[MDEV-20893] Signal 6 on joining a cluster Created: 2019-10-24  Updated: 2020-05-18  Resolved: 2020-05-18

Status: Closed
Project: MariaDB Server
Component/s: Galera SST, Storage Engine - InnoDB
Affects Version/s: 10.3.18
Fix Version/s: N/A

Type: Bug Priority: Major
Reporter: Timon van Rooijen Assignee: Marko Mäkelä
Resolution: Incomplete Votes: 0
Labels: need_feedback


 Description   

We have a 5-node cluster running where i want to do an running upgrade from 10.3.12 to 10.3.18. Steps:

1. set server server5 maintenance on Maxscale
2. systemctl stop MariaDB-server
3. yum upgrade MariaDB-server galera
4. systemctl start MariaDB-server
5. Server keeps crashing. See log file below:

2019-10-24 13:45:14 2 [Note] WSREP: Receiving IST: 19149 writesets, seqnos 69494459-69513608
2019-10-24 13:45:14 0 [Note] WSREP: Receiving IST...  0.0% (    0/19149 events) complete.
2019-10-24 13:45:14 0 [Note] Reading of all Master_info entries succeeded
2019-10-24 13:45:14 0 [Note] Added new Master_info '' to hash table
2019-10-24 13:45:14 0 [Note] /usr/sbin/mysqld: ready for connections.
Version: '10.3.18-MariaDB'  socket: '/var/lib/mysql/mysql.sock'  port: 3306  MariaDB Server
2019-10-24 13:45:14 0x7fd6781c5700  InnoDB: Assertion failure in file /home/buildbot/buildbot/padding_for_CPACK_RPM_BUILD_SOURCE_DIRS_PREFIX/mariadb-10.3.18/storage/innobase/row/row0ins.cc line 266
InnoDB: Failing assertion: !cursor->index->is_committed()
InnoDB: We intentionally generate a memory trap.
InnoDB: Submit a detailed bug report to https://jira.mariadb.org/
InnoDB: If you get repeated assertion failures or crashes, even
InnoDB: immediately after the mysqld startup, there may be
InnoDB: corruption in the InnoDB tablespace.
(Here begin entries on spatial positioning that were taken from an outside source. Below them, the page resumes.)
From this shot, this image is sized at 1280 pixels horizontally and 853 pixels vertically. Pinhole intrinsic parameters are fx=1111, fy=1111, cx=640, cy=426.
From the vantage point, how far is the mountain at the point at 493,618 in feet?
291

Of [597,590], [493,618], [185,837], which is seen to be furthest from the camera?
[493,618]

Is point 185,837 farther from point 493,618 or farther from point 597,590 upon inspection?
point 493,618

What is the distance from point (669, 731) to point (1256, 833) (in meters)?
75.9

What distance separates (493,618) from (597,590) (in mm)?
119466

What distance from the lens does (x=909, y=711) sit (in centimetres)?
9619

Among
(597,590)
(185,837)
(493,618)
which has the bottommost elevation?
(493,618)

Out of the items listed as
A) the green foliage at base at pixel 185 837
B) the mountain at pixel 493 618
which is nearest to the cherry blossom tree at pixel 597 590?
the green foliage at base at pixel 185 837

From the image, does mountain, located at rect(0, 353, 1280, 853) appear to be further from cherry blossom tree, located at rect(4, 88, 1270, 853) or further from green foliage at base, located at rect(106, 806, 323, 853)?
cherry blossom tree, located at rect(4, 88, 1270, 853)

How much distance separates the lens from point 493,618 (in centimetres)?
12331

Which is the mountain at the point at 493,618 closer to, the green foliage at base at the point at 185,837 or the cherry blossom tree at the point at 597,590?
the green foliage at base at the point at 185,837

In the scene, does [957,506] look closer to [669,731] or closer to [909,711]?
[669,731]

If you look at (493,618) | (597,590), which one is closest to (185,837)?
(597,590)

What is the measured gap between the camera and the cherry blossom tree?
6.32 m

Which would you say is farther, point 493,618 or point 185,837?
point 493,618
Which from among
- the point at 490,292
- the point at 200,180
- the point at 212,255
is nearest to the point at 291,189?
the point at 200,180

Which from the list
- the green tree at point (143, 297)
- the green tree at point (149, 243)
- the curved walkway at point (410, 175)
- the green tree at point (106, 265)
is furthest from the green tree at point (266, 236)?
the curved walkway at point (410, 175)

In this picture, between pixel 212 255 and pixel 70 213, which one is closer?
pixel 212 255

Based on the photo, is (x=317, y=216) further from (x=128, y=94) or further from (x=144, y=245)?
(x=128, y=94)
Please refer to
InnoDB: https://mariadb.com/kb/en/library/innodb-recovery-modes/
InnoDB: about forcing recovery.
191024 13:45:14 [ERROR] mysqld got signal 6 ;
This could be because you hit a bug. It is also possible that this binary
or one of the libraries it was linked against is corrupt, improperly built,
or misconfigured. This error can also be caused by malfunctioning hardware.
 
To report this bug, see https://mariadb.com/kb/en/reporting-bugs
 
We will try our best to scrape up some info that will hopefully help
diagnose the problem, but since we have already crashed, 
something is definitely wrong and this may fail.
 
Server version: 10.3.18-MariaDB
key_buffer_size=134217728
read_buffer_size=131072
max_used_connections=0
max_threads=1002
thread_count=11
It is possible that mysqld could use up to 
key_buffer_size + (read_buffer_size + sort_buffer_size)*max_threads = 2333962 K  bytes of memory
Hope that's ok; if not, decrease some variables in the equation.
 
Thread pointer: 0x7fd5280009a8
Attempting backtrace. You can use the following information to find out
where mysqld died. If you see no messages after this, something went
terribly wrong...
stack_bottom = 0x7fd6781c4d50 thread_stack 0x49000
/usr/sbin/mysqld(my_print_stacktrace+0x2e)[0x560b9c24106e]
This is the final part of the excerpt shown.